- _WORK INSTRUCTIONS_
1) In the text on urban heat island co-variables, which station is used as the center of Rennes for measuring distance?
2) Carry on the text on urban heat island co-variables from the point where it stops.

- _TEXT BLOCK_
▽
Using these data, we obtained the following metrics as potential co-variables (Table 2): built-up cover, height of buildings, impervious surfaces, high and low vegetation cover, water surfaces, distance to the center of Rennes (i.e., the distance to the “Boul-Liberté” station -station 4 on Figure 1- with the most intense UHI in Rennes), distance to the center of each city (distance to the city center station) and altitude. In addition, the sky view factor (SVF) is calculated based on altitude and the morphology of buildings (height and surface area); this gives an indication of building density and street geometry. SVF measures the diffuse radiation emitted by the surrounding surfaces: a low SVF is associated with increased net heat storage in buildings and therefore an increased UHI. The final resolution of all metrics is 3 m.

Table 2

Table 2. Summary of co-variates and their characteristics.
△
- _SUPPLIED MATERIAL_
▽
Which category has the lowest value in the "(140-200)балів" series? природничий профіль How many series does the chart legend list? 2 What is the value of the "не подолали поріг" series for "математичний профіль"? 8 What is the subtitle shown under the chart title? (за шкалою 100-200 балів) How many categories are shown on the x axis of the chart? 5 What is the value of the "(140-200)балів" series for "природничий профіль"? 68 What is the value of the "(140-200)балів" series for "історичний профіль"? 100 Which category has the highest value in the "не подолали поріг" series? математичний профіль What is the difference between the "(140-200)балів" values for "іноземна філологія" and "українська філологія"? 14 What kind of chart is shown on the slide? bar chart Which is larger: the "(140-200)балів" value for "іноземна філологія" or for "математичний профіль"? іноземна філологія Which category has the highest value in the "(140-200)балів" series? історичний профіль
△
▽
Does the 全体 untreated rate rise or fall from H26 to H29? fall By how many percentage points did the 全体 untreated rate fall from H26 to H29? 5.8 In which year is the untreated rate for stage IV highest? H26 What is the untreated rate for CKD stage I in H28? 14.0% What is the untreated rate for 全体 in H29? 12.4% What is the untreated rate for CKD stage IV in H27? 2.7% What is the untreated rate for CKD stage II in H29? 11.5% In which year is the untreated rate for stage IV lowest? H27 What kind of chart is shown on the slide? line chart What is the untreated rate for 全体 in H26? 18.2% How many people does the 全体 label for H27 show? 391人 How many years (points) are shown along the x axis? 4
△
- _ANSWERS TO THE EXERCISE_
1) The "Boul-Liberté" station (station 4), which has the most intense UHI in Rennes.

2)
As the land use surrounding the stations has a fluctuating influence on temperature in both time and space (Voogt and Oke, 2003; Amorim et al., 2015; Foissard, 2015), all metrics are re-calculated using multiple buffer sizes around the stations. Different radius sizes are tested, from 100 to 900 m with a step of 100 m, to determine the global influence of each metric, and the combination of metric and buffer size is subsequently called a co-variable. A detailed description of the method is given in the Supplementary material. This method is often used to determine the influence of a surrounding area on the UHI. For example, the influence of buildings on atmospheric temperatures is usually defined using a circle with a radius of 500 m (Eliasson and Svensson, 2003; Stewart and Oke, 2010; Zhao et al., 2011).

Finally, a linear regression model is built following the procedure explained by Foissard et al., 2019. First, the co-variables with the highest explanatory power are selected (Bravais-Pearson test - R); the total number of co-variables is limited to three in order keep the model as parsimonious as possible. Collinearity is also tested from the Variance Impact Factor and remains below 3 (maximum value = 2.17). Then, the best model is applied to the selected rasterized co-variables.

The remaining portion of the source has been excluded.